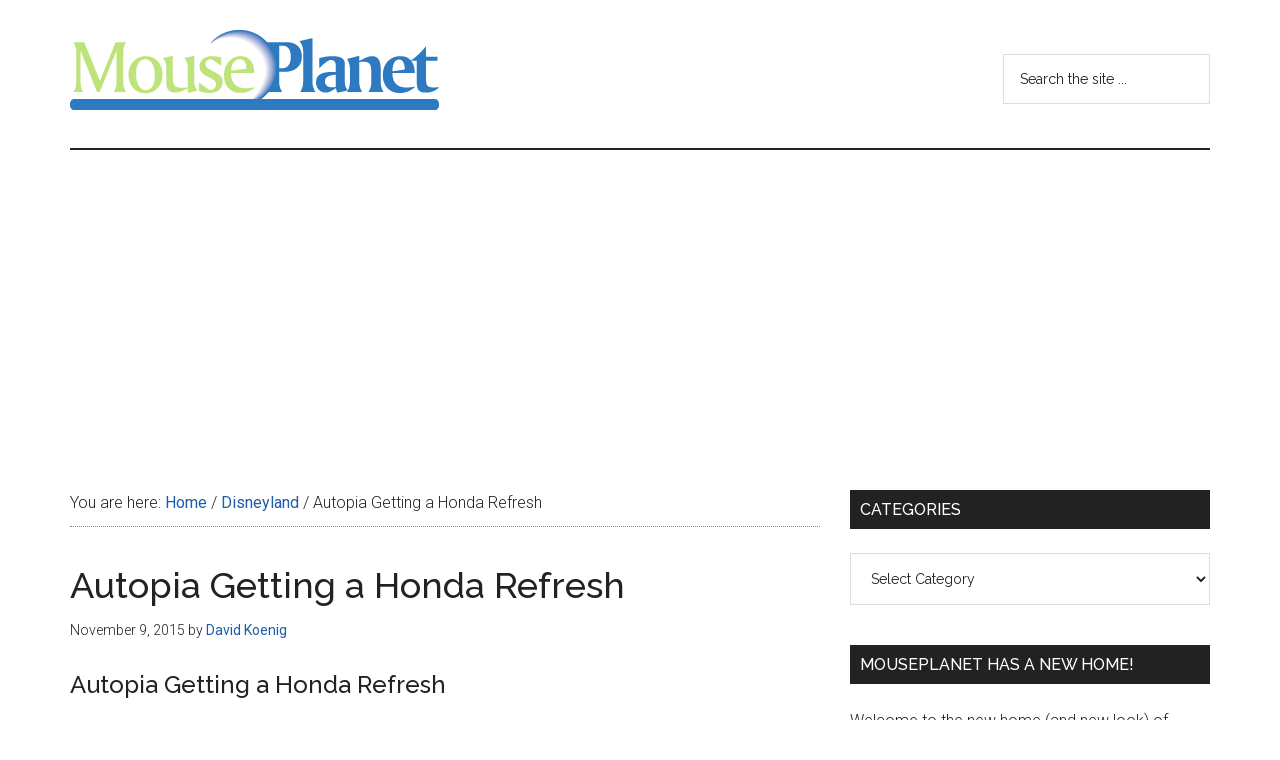

--- FILE ---
content_type: text/html; charset=utf-8
request_url: https://www.google.com/recaptcha/api2/aframe
body_size: 265
content:
<!DOCTYPE HTML><html><head><meta http-equiv="content-type" content="text/html; charset=UTF-8"></head><body><script nonce="Ke_Fit1gHvret4xViALioQ">/** Anti-fraud and anti-abuse applications only. See google.com/recaptcha */ try{var clients={'sodar':'https://pagead2.googlesyndication.com/pagead/sodar?'};window.addEventListener("message",function(a){try{if(a.source===window.parent){var b=JSON.parse(a.data);var c=clients[b['id']];if(c){var d=document.createElement('img');d.src=c+b['params']+'&rc='+(localStorage.getItem("rc::a")?sessionStorage.getItem("rc::b"):"");window.document.body.appendChild(d);sessionStorage.setItem("rc::e",parseInt(sessionStorage.getItem("rc::e")||0)+1);localStorage.setItem("rc::h",'1769377481240');}}}catch(b){}});window.parent.postMessage("_grecaptcha_ready", "*");}catch(b){}</script></body></html>

--- FILE ---
content_type: application/javascript; charset=utf-8
request_url: https://fundingchoicesmessages.google.com/f/AGSKWxU47egRnkinOydKHsudZXwSYnQ4wvaP3K0EsOscyJDX6_crIlnz8RbZIkNBeNG5kdNxPVXuwFSj5a-cXvBTrLaSJBNWqZiqm74Sfg0Vz5CEjPXivg1INXe_nW49qJzKYLZcB9hbhQowsXTyBA9sguyedxHHJV5W1LWBbAdvIxOVV4tLJQeg1shLZRuJ/_/videoadv./advert2-/adunit.powvideo.net/skyad.
body_size: -1289
content:
window['2f04fbe9-f2a9-4690-af53-3bb403186750'] = true;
----
◆ YOUR GOAL ◆
Each line in the data that holds the string "window" should be found and copied.

◆ EXERCISE RESULT ◆
<!DOCTYPE HTML><html><head><meta http-equiv="content-type" content="text/html; charset=UTF-8"></head><body><script nonce="Ke_Fit1gHvret4xViALioQ">/** Anti-fraud and anti-abuse applications only. See google.com/recaptcha */ try{var clients={'sodar':'https://pagead2.googlesyndication.com/pagead/sodar?'};window.addEventListener("message",function(a){try{if(a.source===window.parent){var b=JSON.parse(a.data);var c=clients[b['id']];if(c){var d=document.createElement('img');d.src=c+b['params']+'&rc='+(localStorage.getItem("rc::a")?sessionStorage.getItem("rc::b"):"");window.document.body.appendChild(d);sessionStorage.setItem("rc::e",parseInt(sessionStorage.getItem("rc::e")||0)+1);localStorage.setItem("rc::h",'1769377481240');}}}catch(b){}});window.parent.postMessage("_grecaptcha_ready", "*");}catch(b){}</script></body></html>
window['2f04fbe9-f2a9-4690-af53-3bb403186750'] = true;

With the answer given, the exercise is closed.